• **TASK PROMPT**
Transcribe only the lines of the listing below from the one holding "scientific name: Sylvilagus" through the one holding "A: Sylvilagus species", inclusive, without any change.

• **RECORDS TO USE**

◆ ◆ ◆ ◆

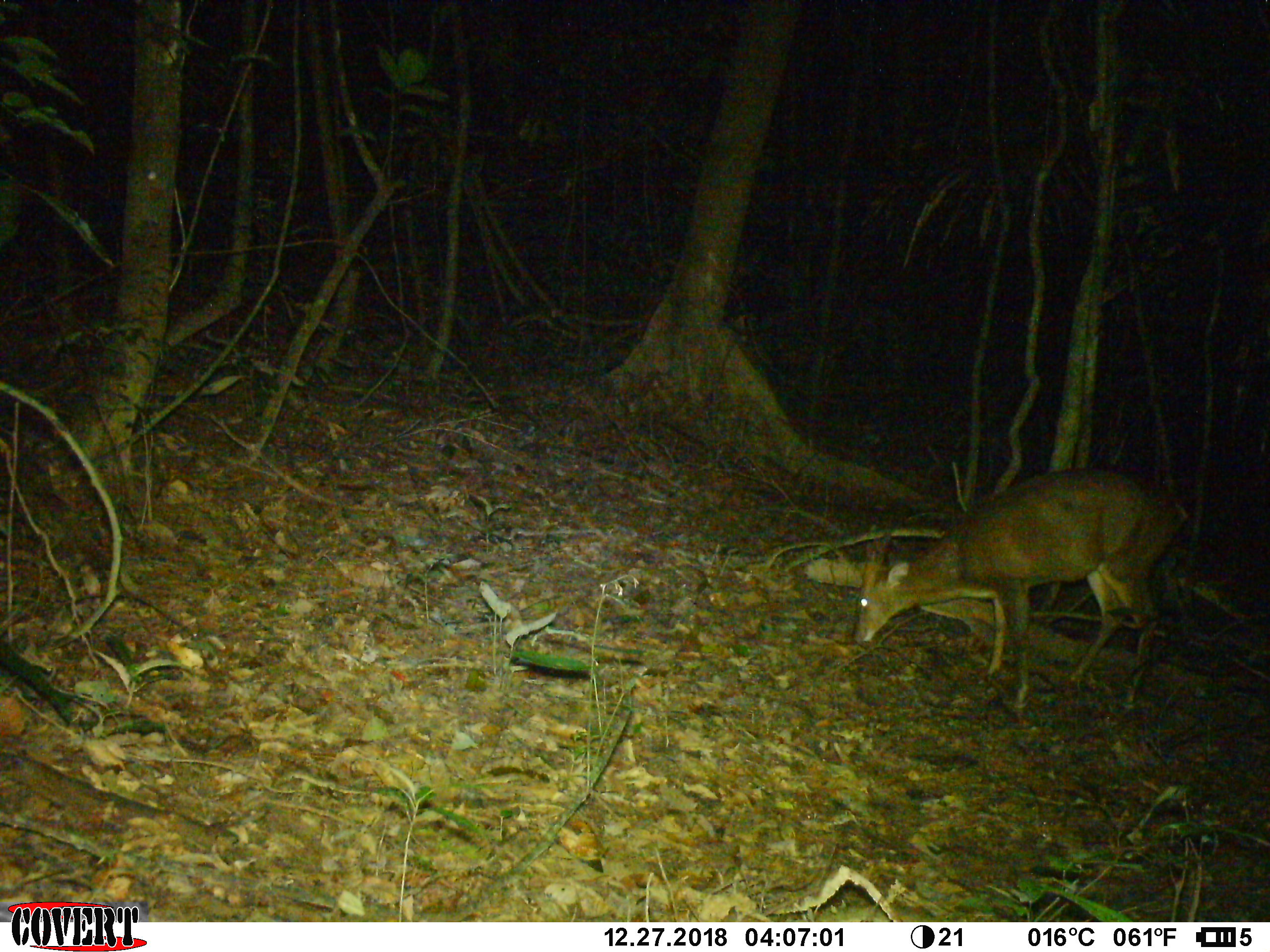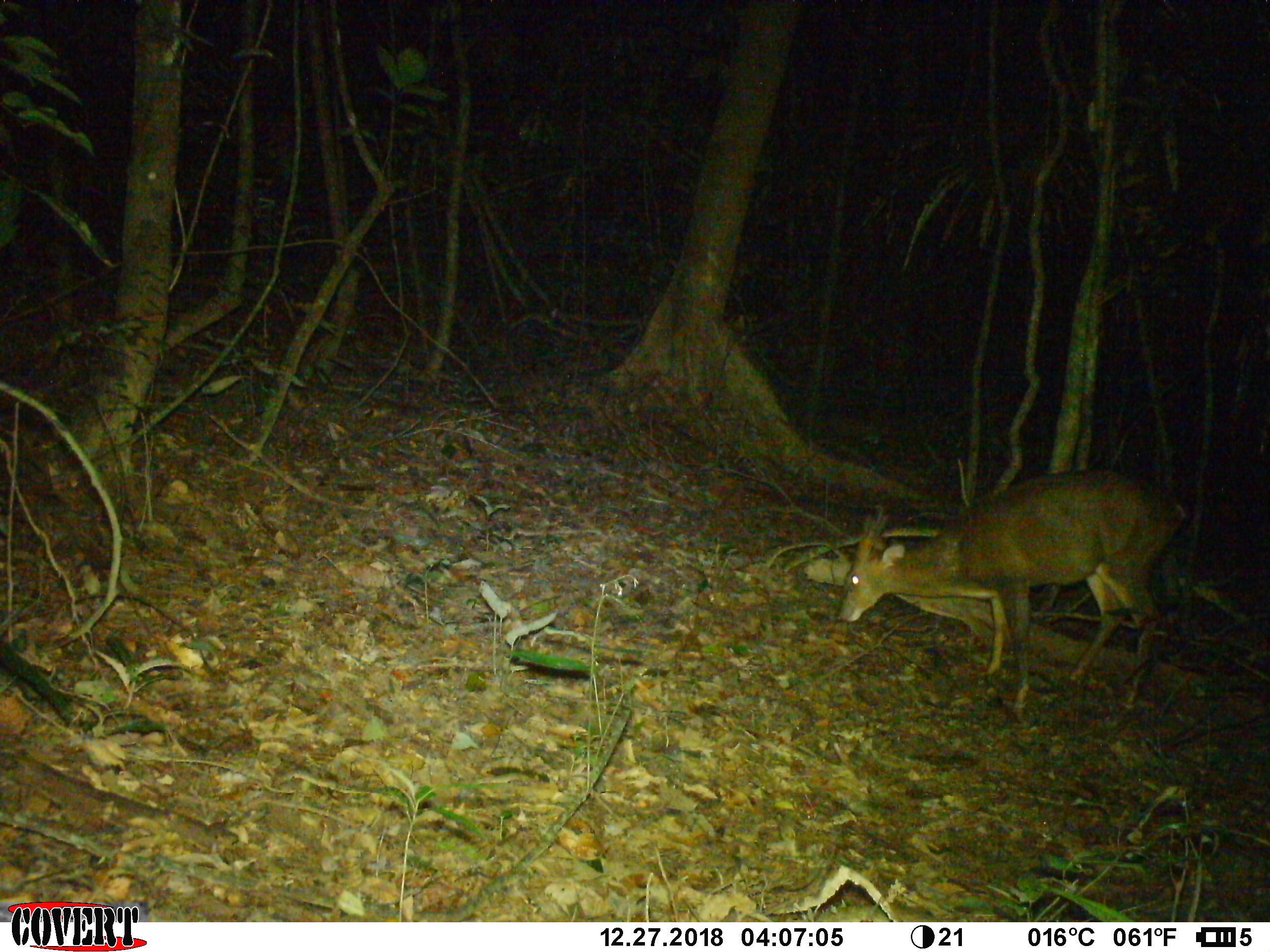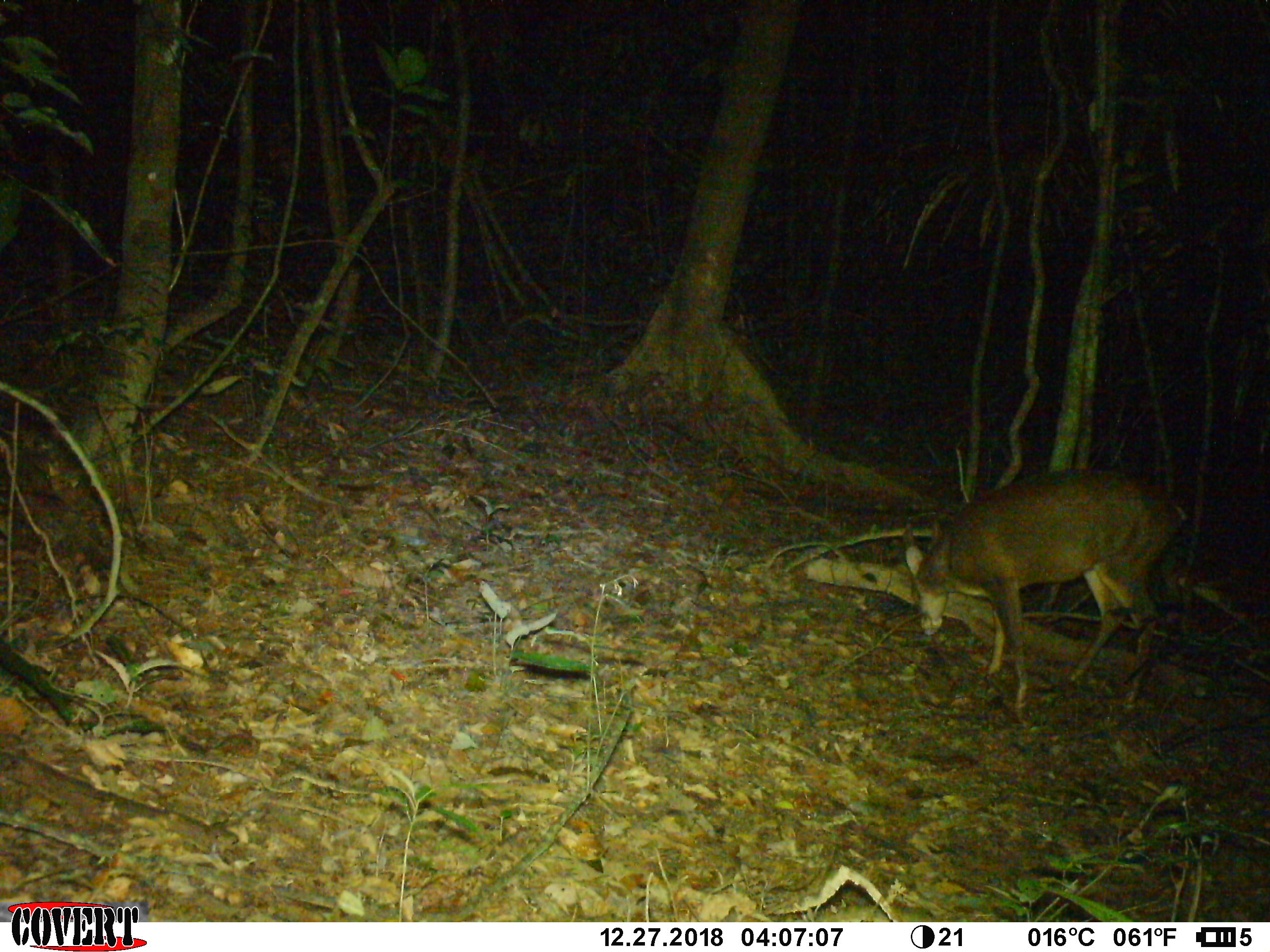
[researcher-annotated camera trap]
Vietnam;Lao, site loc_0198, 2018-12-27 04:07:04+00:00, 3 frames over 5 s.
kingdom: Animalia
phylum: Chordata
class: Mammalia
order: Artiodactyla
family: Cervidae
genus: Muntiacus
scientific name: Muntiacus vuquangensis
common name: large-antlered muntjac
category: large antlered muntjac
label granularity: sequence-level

◆ ◆ ◆ ◆

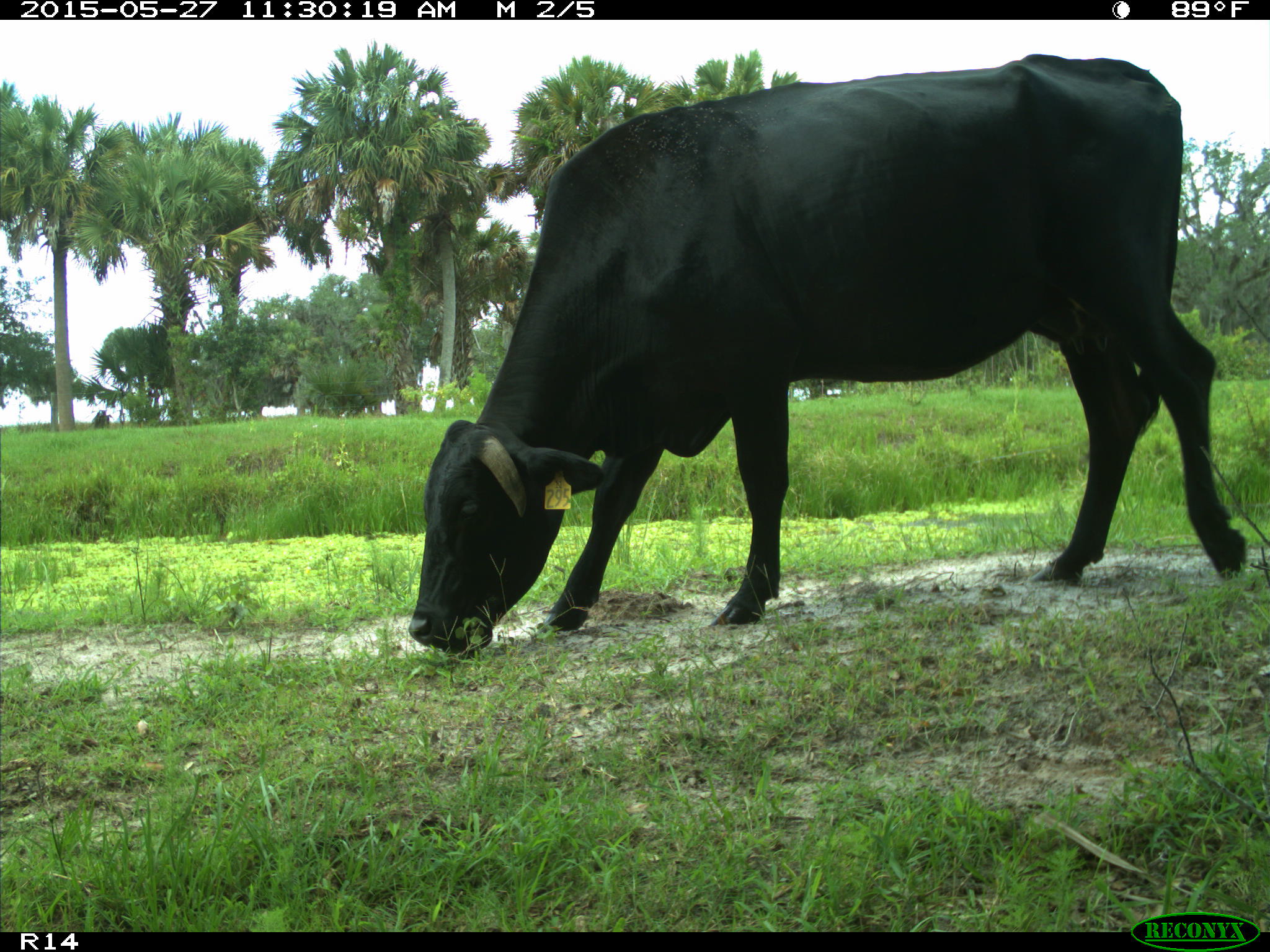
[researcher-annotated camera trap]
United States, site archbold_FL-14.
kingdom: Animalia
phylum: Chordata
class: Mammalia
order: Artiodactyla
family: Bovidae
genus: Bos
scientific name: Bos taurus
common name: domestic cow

◆ ◆ ◆ ◆

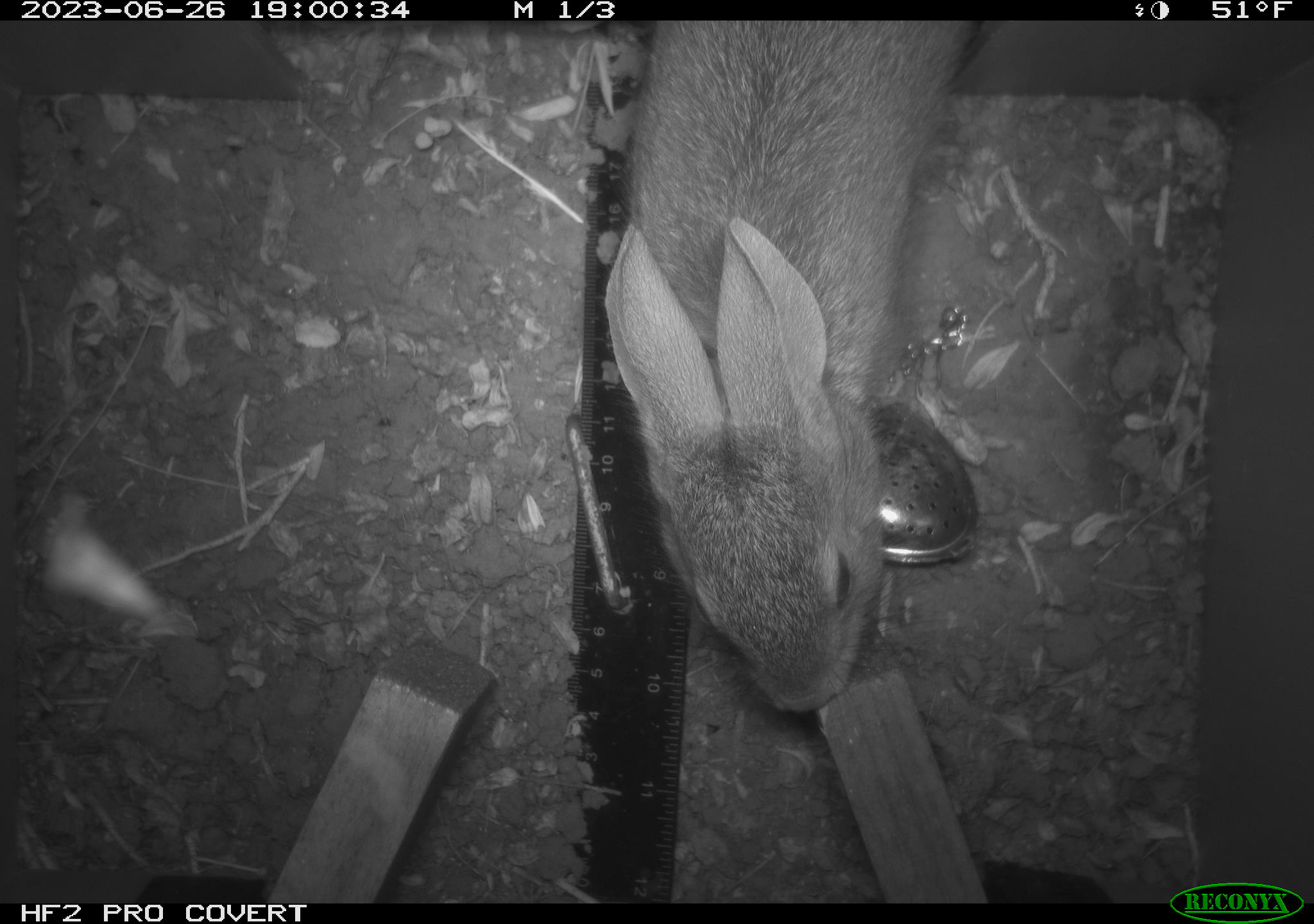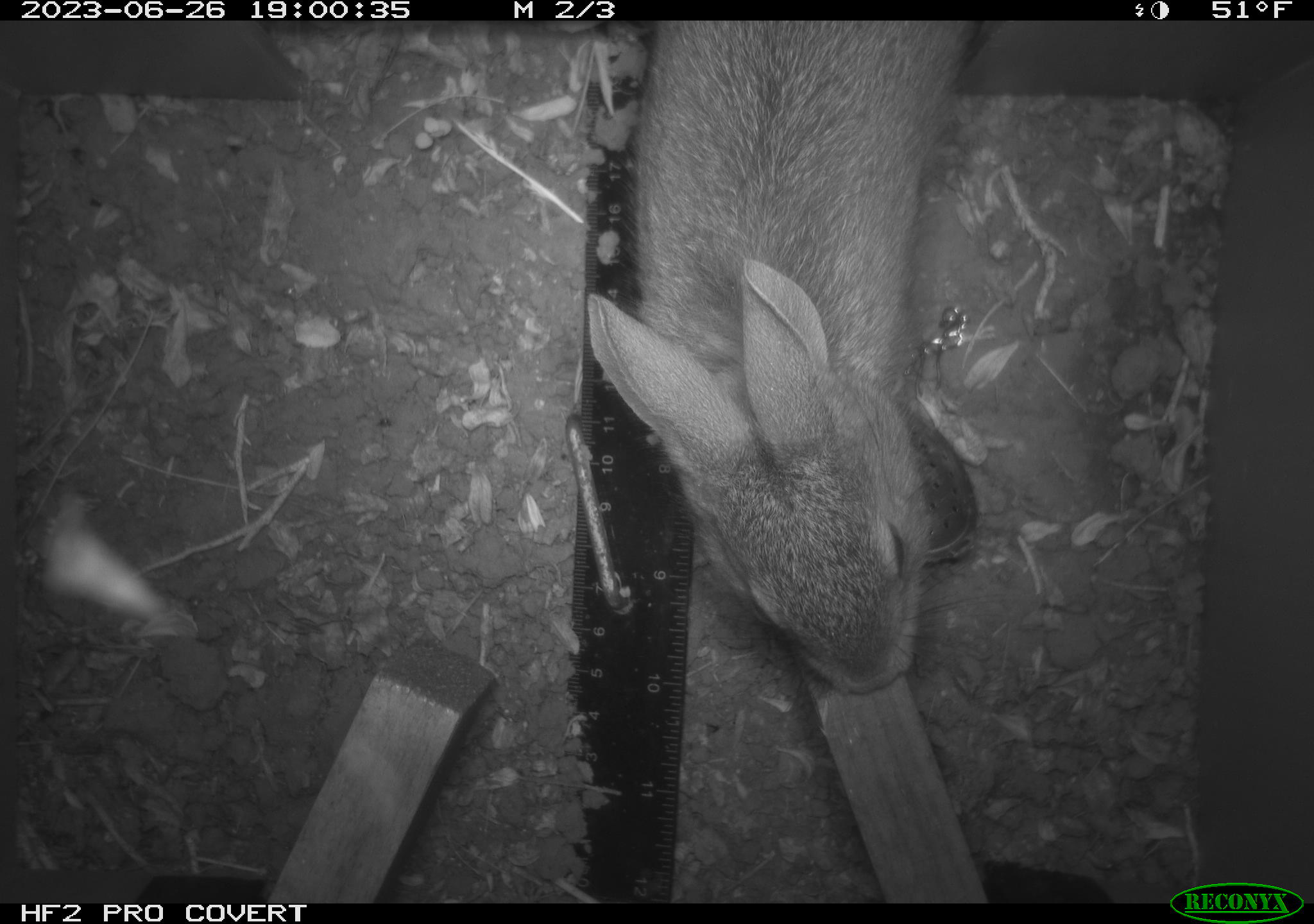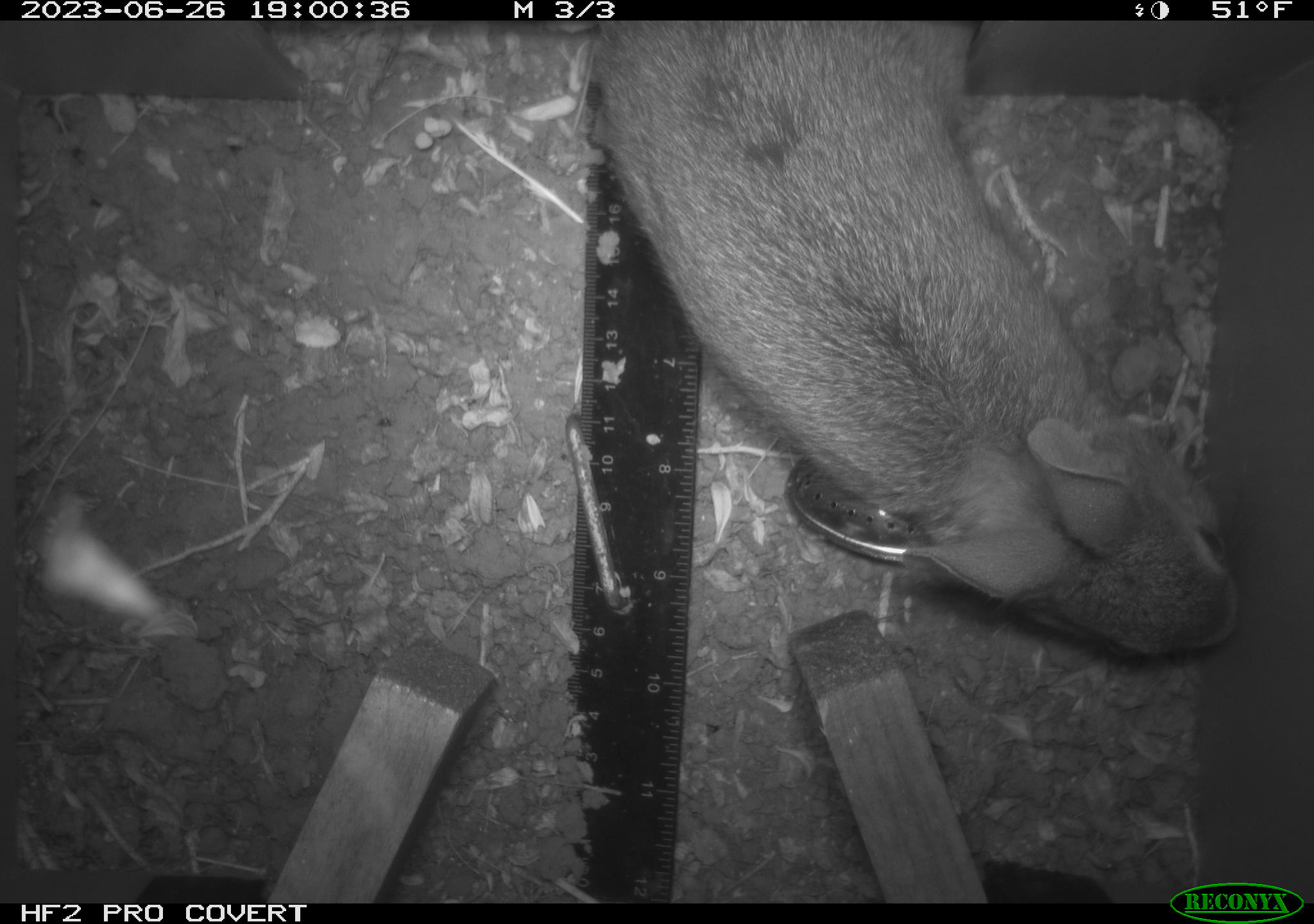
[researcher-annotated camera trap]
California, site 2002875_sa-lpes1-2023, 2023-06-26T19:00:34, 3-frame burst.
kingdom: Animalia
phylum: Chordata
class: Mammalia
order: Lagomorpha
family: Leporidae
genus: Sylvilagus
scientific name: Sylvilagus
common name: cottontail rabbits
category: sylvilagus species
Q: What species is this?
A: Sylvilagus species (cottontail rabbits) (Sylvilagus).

◆ ◆ ◆ ◆

• **TASK RESULT**
scientific name: Sylvilagus
common name: cottontail rabbits
category: sylvilagus species
Q: What species is this?
A: Sylvilagus species (cottontail rabbits) (Sylvilagus).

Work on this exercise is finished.